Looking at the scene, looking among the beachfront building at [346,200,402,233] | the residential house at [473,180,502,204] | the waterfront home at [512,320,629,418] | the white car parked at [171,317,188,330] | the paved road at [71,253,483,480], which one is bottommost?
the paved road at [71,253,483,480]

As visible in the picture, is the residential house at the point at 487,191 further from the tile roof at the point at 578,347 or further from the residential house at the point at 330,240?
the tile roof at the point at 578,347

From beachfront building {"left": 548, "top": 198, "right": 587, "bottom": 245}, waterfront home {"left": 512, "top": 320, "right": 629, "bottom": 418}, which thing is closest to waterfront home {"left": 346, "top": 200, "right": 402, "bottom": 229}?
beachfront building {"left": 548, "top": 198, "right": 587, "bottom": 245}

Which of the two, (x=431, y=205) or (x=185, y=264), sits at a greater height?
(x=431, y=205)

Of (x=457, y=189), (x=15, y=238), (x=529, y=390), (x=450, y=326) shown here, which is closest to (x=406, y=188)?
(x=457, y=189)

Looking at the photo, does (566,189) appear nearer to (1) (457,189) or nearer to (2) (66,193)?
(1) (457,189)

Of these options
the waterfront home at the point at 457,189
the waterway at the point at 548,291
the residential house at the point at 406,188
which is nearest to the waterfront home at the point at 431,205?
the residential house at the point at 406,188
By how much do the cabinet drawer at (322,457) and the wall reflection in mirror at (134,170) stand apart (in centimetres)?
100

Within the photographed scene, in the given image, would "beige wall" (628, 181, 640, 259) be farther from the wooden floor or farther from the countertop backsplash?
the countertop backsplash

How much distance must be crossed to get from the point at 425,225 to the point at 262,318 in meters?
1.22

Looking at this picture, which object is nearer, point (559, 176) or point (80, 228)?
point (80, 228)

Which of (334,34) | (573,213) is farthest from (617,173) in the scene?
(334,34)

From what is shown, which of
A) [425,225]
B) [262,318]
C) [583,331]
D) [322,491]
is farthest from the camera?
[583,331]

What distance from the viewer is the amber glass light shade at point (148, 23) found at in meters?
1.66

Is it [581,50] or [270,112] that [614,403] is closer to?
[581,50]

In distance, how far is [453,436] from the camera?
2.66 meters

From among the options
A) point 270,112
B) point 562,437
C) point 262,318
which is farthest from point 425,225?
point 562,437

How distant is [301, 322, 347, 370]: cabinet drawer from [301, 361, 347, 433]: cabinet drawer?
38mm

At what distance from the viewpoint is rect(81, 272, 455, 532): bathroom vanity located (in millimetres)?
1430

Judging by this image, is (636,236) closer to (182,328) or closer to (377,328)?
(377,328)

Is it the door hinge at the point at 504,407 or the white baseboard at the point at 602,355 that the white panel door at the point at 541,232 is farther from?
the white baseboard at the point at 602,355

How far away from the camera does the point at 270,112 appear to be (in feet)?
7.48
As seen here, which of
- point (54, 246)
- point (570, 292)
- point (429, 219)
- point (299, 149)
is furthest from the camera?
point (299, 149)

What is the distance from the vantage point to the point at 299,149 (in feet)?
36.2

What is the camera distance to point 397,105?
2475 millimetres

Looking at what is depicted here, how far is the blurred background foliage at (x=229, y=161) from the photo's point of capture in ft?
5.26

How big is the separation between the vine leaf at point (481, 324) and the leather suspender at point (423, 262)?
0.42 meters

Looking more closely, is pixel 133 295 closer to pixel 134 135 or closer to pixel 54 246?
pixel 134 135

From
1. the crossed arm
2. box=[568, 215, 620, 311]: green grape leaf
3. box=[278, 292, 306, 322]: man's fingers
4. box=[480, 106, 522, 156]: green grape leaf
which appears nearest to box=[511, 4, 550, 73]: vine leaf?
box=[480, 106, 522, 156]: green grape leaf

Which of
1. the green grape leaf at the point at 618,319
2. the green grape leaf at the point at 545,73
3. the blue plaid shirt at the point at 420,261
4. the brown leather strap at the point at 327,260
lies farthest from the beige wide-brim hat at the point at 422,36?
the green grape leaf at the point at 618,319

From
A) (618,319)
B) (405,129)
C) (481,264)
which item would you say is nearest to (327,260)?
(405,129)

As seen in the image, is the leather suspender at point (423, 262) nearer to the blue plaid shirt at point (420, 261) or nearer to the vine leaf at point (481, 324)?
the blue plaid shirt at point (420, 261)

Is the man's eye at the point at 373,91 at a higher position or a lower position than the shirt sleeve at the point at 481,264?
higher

Exercise goal ▸ Recast all of the data above as a JSON list of strings, with one string per line and blank lines omitted.

Solution ▸
[
  "Looking at the scene, looking among the beachfront building at [346,200,402,233] | the residential house at [473,180,502,204] | the waterfront home at [512,320,629,418] | the white car parked at [171,317,188,330] | the paved road at [71,253,483,480], which one is bottommost?",
  "the paved road at [71,253,483,480]",
  "As visible in the picture, is the residential house at the point at 487,191 further from the tile roof at the point at 578,347 or further from the residential house at the point at 330,240?",
  "the tile roof at the point at 578,347",
  "From beachfront building {\"left\": 548, \"top\": 198, \"right\": 587, \"bottom\": 245}, waterfront home {\"left\": 512, \"top\": 320, \"right\": 629, \"bottom\": 418}, which thing is closest to waterfront home {\"left\": 346, \"top\": 200, \"right\": 402, \"bottom\": 229}?",
  "beachfront building {\"left\": 548, \"top\": 198, \"right\": 587, \"bottom\": 245}",
  "Which of the two, (x=431, y=205) or (x=185, y=264), sits at a greater height?",
  "(x=431, y=205)",
  "Of (x=457, y=189), (x=15, y=238), (x=529, y=390), (x=450, y=326) shown here, which is closest to (x=406, y=188)?",
  "(x=457, y=189)",
  "Looking at the photo, does (566,189) appear nearer to (1) (457,189) or nearer to (2) (66,193)?",
  "(1) (457,189)",
  "Of these options",
  "the waterfront home at the point at 457,189",
  "the waterway at the point at 548,291",
  "the residential house at the point at 406,188",
  "which is nearest to the waterfront home at the point at 431,205?",
  "the residential house at the point at 406,188",
  "By how much do the cabinet drawer at (322,457) and the wall reflection in mirror at (134,170) stand apart (in centimetres)?",
  "100",
  "Within the photographed scene, in the given image, would \"beige wall\" (628, 181, 640, 259) be farther from the wooden floor or farther from the countertop backsplash?",
  "the countertop backsplash",
  "How much distance must be crossed to get from the point at 425,225 to the point at 262,318 in meters?",
  "1.22",
  "Looking at this picture, which object is nearer, point (559, 176) or point (80, 228)?",
  "point (80, 228)",
  "Which of (334,34) | (573,213) is farthest from (617,173) in the scene?",
  "(334,34)",
  "From what is shown, which of",
  "A) [425,225]",
  "B) [262,318]",
  "C) [583,331]",
  "D) [322,491]",
  "is farthest from the camera?",
  "[583,331]",
  "What distance from the viewer is the amber glass light shade at point (148, 23) found at in meters?",
  "1.66",
  "Is it [581,50] or [270,112] that [614,403] is closer to?",
  "[581,50]",
  "In distance, how far is [453,436] from the camera?",
  "2.66 meters",
  "From among the options",
  "A) point 270,112",
  "B) point 562,437",
  "C) point 262,318",
  "which is farthest from point 425,225?",
  "point 562,437",
  "How distant is [301, 322, 347, 370]: cabinet drawer from [301, 361, 347, 433]: cabinet drawer?",
  "38mm",
  "At what distance from the viewpoint is rect(81, 272, 455, 532): bathroom vanity located (in millimetres)?",
  "1430",
  "Judging by this image, is (636,236) closer to (182,328) or closer to (377,328)?",
  "(377,328)",
  "Is it the door hinge at the point at 504,407 or the white baseboard at the point at 602,355 that the white panel door at the point at 541,232 is farther from?",
  "the white baseboard at the point at 602,355",
  "How far away from the camera does the point at 270,112 appear to be (in feet)?",
  "7.48",
  "As seen here, which of",
  "- point (54, 246)",
  "- point (570, 292)",
  "- point (429, 219)",
  "- point (299, 149)",
  "is furthest from the camera?",
  "point (299, 149)",
  "What is the distance from the vantage point to the point at 299,149 (in feet)?",
  "36.2",
  "What is the camera distance to point 397,105?",
  "2475 millimetres",
  "Looking at what is depicted here, how far is the blurred background foliage at (x=229, y=161) from the photo's point of capture in ft?",
  "5.26",
  "How big is the separation between the vine leaf at point (481, 324) and the leather suspender at point (423, 262)?",
  "0.42 meters",
  "Looking more closely, is pixel 133 295 closer to pixel 134 135 or closer to pixel 54 246?",
  "pixel 134 135",
  "From",
  "1. the crossed arm",
  "2. box=[568, 215, 620, 311]: green grape leaf",
  "3. box=[278, 292, 306, 322]: man's fingers",
  "4. box=[480, 106, 522, 156]: green grape leaf",
  "which appears nearest to box=[511, 4, 550, 73]: vine leaf?",
  "box=[480, 106, 522, 156]: green grape leaf",
  "Which of",
  "1. the green grape leaf at the point at 618,319",
  "2. the green grape leaf at the point at 545,73",
  "3. the blue plaid shirt at the point at 420,261",
  "4. the brown leather strap at the point at 327,260",
  "lies farthest from the beige wide-brim hat at the point at 422,36?",
  "the green grape leaf at the point at 618,319",
  "From",
  "A) (618,319)",
  "B) (405,129)",
  "C) (481,264)",
  "which item would you say is nearest to (327,260)?",
  "(405,129)",
  "As seen in the image, is the leather suspender at point (423, 262) nearer to the blue plaid shirt at point (420, 261) or nearer to the vine leaf at point (481, 324)?",
  "the blue plaid shirt at point (420, 261)",
  "Is the man's eye at the point at 373,91 at a higher position or a lower position than the shirt sleeve at the point at 481,264?",
  "higher"
]